Women cricketers and their pure, subtle skills

Women’s subtle skills and delicate touch have breached the men’s cricketing bastion dominated by brute force and muscular strength.

While the world is busy decoding the commercial impact and social ramifications of Indian women’s phenomenal World Cup triumph, let us pause, take a breath and rejoice at rediscovering the beauty, charm and elegance of a sport, that have been sucked out of it by the T-20 revolution.

Many years back, while watching a women’s cricket match on television, my daughter asked me a question that set me thinking. Why is women’s cricket not popular and are they as good as men? This query, made in all innocence, fermented in my mind. It was a time when I was watching a lot of golf and trying to understand the mechanics of its most vital playing component, its swing.

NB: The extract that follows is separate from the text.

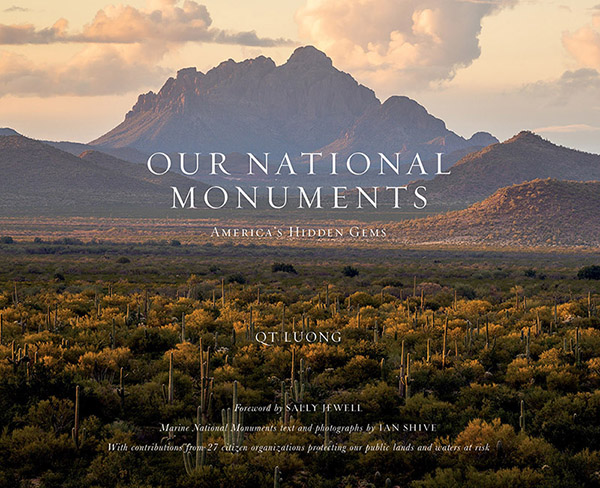 Our National Monuments Cover
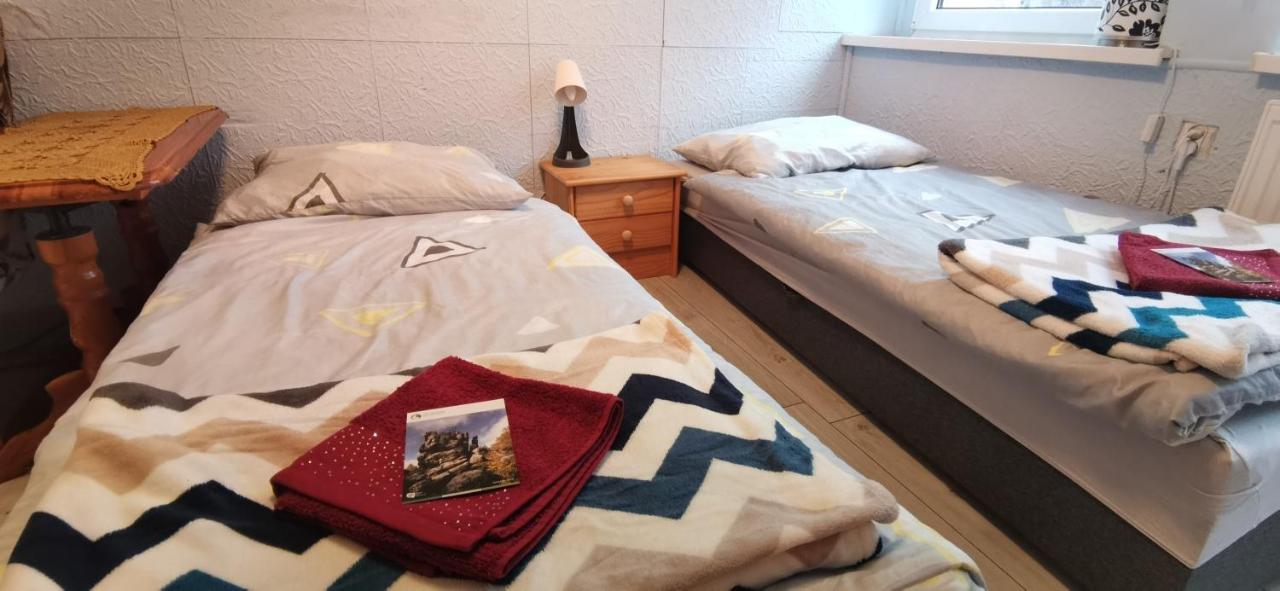 Apartament Milka W Dusznikach Zdroju Duszniki Zdrój Exterior foto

The golf swing, its path and how to learn it are among the most discussed and debated technical aspects of any sport. It requires balance, stability and the upper body, shoulder rotation that takes years and years of coaching and practice to try and grasp even its basics.

The golf swing is much like watching an archer load the arrow and release it with perfect timing. It requires synchronisation between various parts of the body, a still head and a calm, focused mind. More than power, it requires being taut and supple at the right time to create the force for the arrow or the golf ball to go the required distance, and in the right direction. I also learnt that women pick up the swing skills not only much faster, they are much better than men in perfecting it. What they lack in power, because of their less muscle mass, they make it up with their extremely supple body and bones. Their shoulders rotate in perfect unison and watching them play can be an ideal learning lesson for a rookie male golfer.

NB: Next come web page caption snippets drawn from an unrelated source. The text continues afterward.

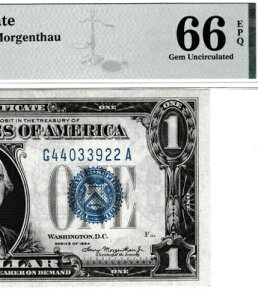 1h 1934N t@V[ 44-33-22 Vo[ؖ t@j[obN Fr. 1606 PMG - 5 / 5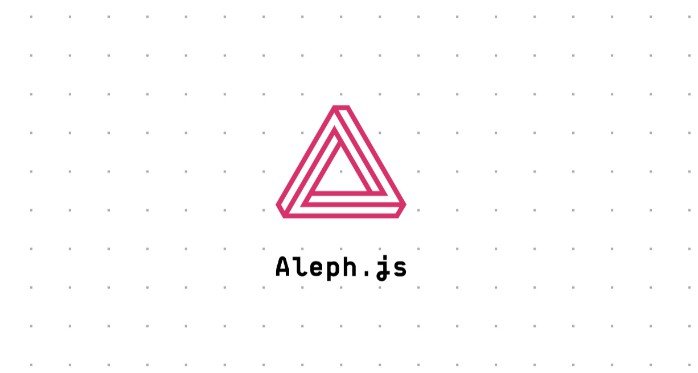Aleph.js: The Full-stack Framework in Deno
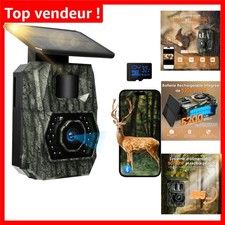 Caméra connectée chasse d'occasion  Matha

Watching this women’s World Cup sent me back in many time periods. It reminded me of my very early days of being an apprentice reporter. The responsibility of dissecting the technique, flaws and strengths of those who were playing the game at the national and international levels was unnerving. My very modest achievement was of playing for my university team that in no way qualified me to pass judgment on those with a much superior level of skills and achievements.

What I could not learn through practice, I tried to achieve through reading. Donald Bradman’s seminal work, ‘The Art of Cricket’, became my long-lasting companion that taught me the technical rudiments of the game and its nuances that helped me cope with the demands of my professional pursuits with confidence.

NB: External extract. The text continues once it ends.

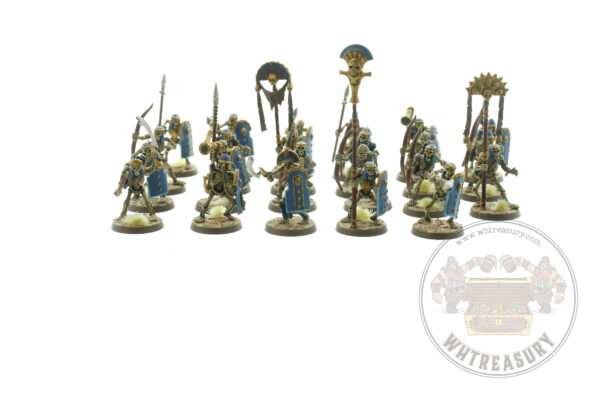 Tomb Kings Skeleton Warriors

When I covered my first One-Day International between India and England, which was also the first major match played at Chandigarh’s Sector 16 stadium, I was much better equipped to appreciate and describe David Gower hitting a back-foot six over cover, a rarity those days. Four decades later, watching Smriti Mandhana bat reminded me of Gower in full flow. The English left-handed batsman was the epitome of elegance and grace much like Mandhana is today, an embodiment of a velvety, silken touch without peer.

Mandhana conjures up magic with her subtle, wristy brushes. She caresses the ball without any trace of power or strength. The ball just slides from the bat and traverses the long arc, from third man to long off. Her stroke-making is a sight for sore eyes that are getting brutalised by raw power and force on display in men’s cricket.

Women’s cricket should also revive interest in the effectiveness of the deceptive trickery of slow spin bowling. First, a raw statistic. In men’s cricket, the average spin bowling speed these days ranges between 80 and 90 kmph and at times goes even beyond 90. In contrast, women spinners operate in the range between 65 and 75. Less speed means more flight and more turn.

Now, unwind in time, remember the Sixties and the Seventies and imagine Bishen Singh Bedi or Erapalli Prasanna bowl. Bedi was the master of loop, flight and spin. His innocuously tossed up balls were teasers that lured the batsmen to their doom. Technology has made the bats lighter, more powerful and the muscular force behind hitting the ball, combined with shorter boundaries and field restrictions, means the death of slow spin, especially in the shorter version of the game.

Now watch someone like Shree Charani bowl. I wonder had Bedi been alive today what he would have had to say about her wonderful control over flight and length. I can see him chuckle and willingly offer himself as guide, mentor and trainer for the women spin bowlers of our times.

Women’s cricket, despite its limited resources and exposure, gender biases and societal conditioning, has shown finesse and virtuosity that is fast vanishing from men’s cricket. The commercial world we live in today has little love for preserving anything – good or bad – as long as they can sell their goods and make profits. The World Cup win has pushed Indian women’s cricket to centre stage where they become more susceptible to “market forces”. That is a topic for another day. For the moment, let us celebrate the resilience and mental fortitude of women cricketers, apart from their obvious, pure skills.